The official premiere of the work was complicated by scheduling difficulties, so Scenes was performed first in New Jersey in December 1981. It was later performed at Carnegie Hall on January 15, 1982 and "officially" premiered by the Richmond Symphony Orchestra on April 19, 1982.

== Story and composition ==
Moore's oratorio is meant to "comment on the private life of King," starting as far back as his childhood. The work is divided into four sections, each covering four different stages in King's life. The work starts out with the narrator's prologue and then segues into a contemporary-sounding movement which includes African-American rhythmic motives. In a similar way, the narrator "prepares" the listener for the next movements. The second section includes the first songs that Moore wrote and uses text from the Song of Solomon. The third section uses text from the gospel of Luke and then follows the "most memorable movements of the entire work," I Never Felt Such Love in My Soul Before. The final movement includes a lament and a climatic work, They Tell Me Martin Is Dead, which eventually ends with "frenzied screams and moans." The final song is a chorale, Tell All My Father's People, based on the spiritual, "Angels Waiting at the Door."

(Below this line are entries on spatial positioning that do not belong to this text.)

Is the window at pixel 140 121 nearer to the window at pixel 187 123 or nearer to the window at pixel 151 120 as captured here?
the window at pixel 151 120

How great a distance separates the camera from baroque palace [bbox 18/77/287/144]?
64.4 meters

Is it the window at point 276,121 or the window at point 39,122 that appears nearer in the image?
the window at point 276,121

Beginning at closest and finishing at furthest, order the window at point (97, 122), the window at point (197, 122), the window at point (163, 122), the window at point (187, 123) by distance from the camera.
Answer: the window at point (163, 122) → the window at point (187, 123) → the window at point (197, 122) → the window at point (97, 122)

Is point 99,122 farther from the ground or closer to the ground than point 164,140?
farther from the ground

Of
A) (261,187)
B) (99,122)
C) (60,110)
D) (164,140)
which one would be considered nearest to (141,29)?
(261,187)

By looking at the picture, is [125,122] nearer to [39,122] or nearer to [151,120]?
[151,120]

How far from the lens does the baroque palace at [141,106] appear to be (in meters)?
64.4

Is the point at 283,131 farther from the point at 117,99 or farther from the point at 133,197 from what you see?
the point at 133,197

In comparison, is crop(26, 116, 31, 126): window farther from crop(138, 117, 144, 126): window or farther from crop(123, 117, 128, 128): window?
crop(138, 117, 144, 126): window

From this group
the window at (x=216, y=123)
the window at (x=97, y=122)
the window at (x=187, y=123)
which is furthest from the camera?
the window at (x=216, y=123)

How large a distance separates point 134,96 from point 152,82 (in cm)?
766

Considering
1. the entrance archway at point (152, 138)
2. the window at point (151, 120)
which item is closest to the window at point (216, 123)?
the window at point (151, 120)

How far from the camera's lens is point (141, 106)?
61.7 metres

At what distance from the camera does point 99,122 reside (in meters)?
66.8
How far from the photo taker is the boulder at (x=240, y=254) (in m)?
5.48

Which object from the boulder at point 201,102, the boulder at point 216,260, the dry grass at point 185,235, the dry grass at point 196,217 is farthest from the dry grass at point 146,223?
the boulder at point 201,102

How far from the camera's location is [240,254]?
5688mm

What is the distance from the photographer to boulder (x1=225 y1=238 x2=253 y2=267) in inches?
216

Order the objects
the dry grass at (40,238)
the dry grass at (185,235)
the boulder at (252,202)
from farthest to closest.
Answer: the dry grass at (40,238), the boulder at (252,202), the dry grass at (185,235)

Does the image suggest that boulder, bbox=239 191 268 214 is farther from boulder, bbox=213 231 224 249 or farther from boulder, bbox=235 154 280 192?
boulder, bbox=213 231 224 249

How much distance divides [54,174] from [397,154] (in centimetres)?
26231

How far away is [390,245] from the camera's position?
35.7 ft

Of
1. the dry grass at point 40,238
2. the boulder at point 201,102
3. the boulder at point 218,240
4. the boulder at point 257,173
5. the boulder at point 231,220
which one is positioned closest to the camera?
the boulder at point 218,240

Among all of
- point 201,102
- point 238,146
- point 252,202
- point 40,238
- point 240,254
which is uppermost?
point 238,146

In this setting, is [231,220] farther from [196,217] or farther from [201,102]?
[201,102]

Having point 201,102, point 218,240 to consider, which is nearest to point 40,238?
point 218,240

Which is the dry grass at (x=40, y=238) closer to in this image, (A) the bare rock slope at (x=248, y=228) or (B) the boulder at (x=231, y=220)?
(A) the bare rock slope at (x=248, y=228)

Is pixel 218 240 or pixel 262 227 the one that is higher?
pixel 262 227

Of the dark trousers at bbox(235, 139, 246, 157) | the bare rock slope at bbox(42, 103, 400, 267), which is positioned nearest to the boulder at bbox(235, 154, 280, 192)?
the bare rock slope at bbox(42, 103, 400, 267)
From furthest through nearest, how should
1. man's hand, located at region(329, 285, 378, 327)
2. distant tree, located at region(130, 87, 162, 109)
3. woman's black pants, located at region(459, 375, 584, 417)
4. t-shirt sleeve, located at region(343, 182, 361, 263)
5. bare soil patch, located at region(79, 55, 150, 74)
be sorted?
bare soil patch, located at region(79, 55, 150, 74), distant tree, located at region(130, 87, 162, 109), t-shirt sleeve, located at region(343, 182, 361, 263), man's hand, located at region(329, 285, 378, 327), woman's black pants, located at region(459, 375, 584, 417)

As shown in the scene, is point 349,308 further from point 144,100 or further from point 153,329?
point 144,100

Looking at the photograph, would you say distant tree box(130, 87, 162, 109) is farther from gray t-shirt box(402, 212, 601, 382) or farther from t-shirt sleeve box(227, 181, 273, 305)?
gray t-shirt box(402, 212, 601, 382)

Moore had stated that she chose to write Scenes "as a way to make tangible my feelings about Dr. King." She also felt that everyone could feel a sense of "kinship" with King. She also stated that she did not want to strive for a "consistency of style," but instead wanted the music to reflect his life at the time.

== Critical response ==
Scenes received a good response from the public. Will Crutchfield of The New York Times felt that the score sounded like "background music for a documentary film," however, the finale was "suitably stirring." Bernard Holland, also of The New York Times, felt that Scenes could be compared to Krzysztof Penderecki's St. Luke Passion. John Rockwell called Scenes "conservative."